Search code examples
regexsublimetext

How should I use sublime text regex engine (PCRE) to delete all latex comments?


I followed the question in another post: Regex to capture LaTeX comments

The provided answer is awesome. However, it seems like it can only be used in the .net engine, but I want to use the PCRE engine. That is because I'm using sublime text and it seems like this engine is used by default.

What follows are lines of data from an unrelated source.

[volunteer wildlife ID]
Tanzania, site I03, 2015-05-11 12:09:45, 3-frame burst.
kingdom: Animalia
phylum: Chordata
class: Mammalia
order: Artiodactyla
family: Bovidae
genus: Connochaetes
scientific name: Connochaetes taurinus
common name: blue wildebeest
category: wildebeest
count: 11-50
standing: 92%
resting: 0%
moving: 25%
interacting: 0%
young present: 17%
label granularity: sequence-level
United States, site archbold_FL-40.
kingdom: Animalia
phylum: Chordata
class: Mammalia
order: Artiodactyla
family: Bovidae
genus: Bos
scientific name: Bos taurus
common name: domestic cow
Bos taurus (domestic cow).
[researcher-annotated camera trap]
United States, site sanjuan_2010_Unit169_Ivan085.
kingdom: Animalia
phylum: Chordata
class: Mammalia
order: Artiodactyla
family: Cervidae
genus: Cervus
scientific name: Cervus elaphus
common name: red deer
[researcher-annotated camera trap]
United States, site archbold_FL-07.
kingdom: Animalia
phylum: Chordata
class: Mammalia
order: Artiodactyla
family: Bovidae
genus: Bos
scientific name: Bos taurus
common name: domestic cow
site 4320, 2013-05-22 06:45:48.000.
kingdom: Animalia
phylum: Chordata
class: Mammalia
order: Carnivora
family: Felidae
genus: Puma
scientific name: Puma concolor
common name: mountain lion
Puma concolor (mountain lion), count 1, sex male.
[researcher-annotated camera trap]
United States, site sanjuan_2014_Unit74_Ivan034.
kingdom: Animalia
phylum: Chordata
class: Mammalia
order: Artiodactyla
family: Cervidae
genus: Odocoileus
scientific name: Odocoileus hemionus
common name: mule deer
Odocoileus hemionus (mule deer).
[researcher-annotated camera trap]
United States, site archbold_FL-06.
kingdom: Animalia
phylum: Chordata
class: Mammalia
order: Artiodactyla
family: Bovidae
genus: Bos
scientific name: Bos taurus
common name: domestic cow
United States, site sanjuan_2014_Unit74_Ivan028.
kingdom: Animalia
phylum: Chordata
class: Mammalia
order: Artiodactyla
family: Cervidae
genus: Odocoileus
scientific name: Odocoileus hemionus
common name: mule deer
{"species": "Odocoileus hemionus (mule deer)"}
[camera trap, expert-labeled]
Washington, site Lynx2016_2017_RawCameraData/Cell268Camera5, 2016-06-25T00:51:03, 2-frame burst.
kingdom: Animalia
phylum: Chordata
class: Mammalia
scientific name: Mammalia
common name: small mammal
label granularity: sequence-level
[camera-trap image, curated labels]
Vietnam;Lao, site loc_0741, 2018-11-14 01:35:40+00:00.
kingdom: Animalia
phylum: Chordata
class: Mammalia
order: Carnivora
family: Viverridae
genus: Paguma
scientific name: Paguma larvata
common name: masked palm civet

I tried many times, but without success.

The latex is

\usepackage{test}%COMMENT1

TEXT
%COMMENT2
TEXT

Value is 10\%, this should not be removed. %COMMENT3

begin{tikz}[
important 1,
%COMMENT4
important 2, %COMMENT5
]

TEXT
%COMMENT 6

TEXT

Table: value1&value2\\%COMMENT7
Table: value1&value2\\      %COMMENT8
Table: value1&value2            \\%COMMENT 9
Table: value1&value2\\%            COMMENT 10
Table: value1&value2\\%COMMENT11       

I tried (?m)(?<=(?<!\\)(?:\\{0}))%.*(?:\r?\n(?!\r?$))?. Only works on comment 1-6,8.

The online results can be found https://regex101.com/r/zSIBMu/3

How should I modify it?


Solution

  • You might also make use of a SKIP FAIL approach:

    \\(?<!\\.)(?>\\\\)*%(*SKIP)(*F)|%.*
    

    The pattern matches:

    • \\(?<!\\.) Match \ not preceded with \
    • (?>\\\\)* Match optional pairs of \\
    • %(*SKIP)(*FAIL) Match % and skip the match
    • | Or
    • %.* Match % and the rest of the line

    Regex demo

    Edit

    A non lookaround solution suggested by Casimir et Hippolyte to skip the match for \\ or \%

    \\[\\%](*SKIP)(*F)|%.*
    
    • \\[\\%] Match either \\ or \% using a character class
    • (*SKIP)(*FAIL) Skip the match
    • | Or
    • %.* Match % and the rest of the line

    Regex demo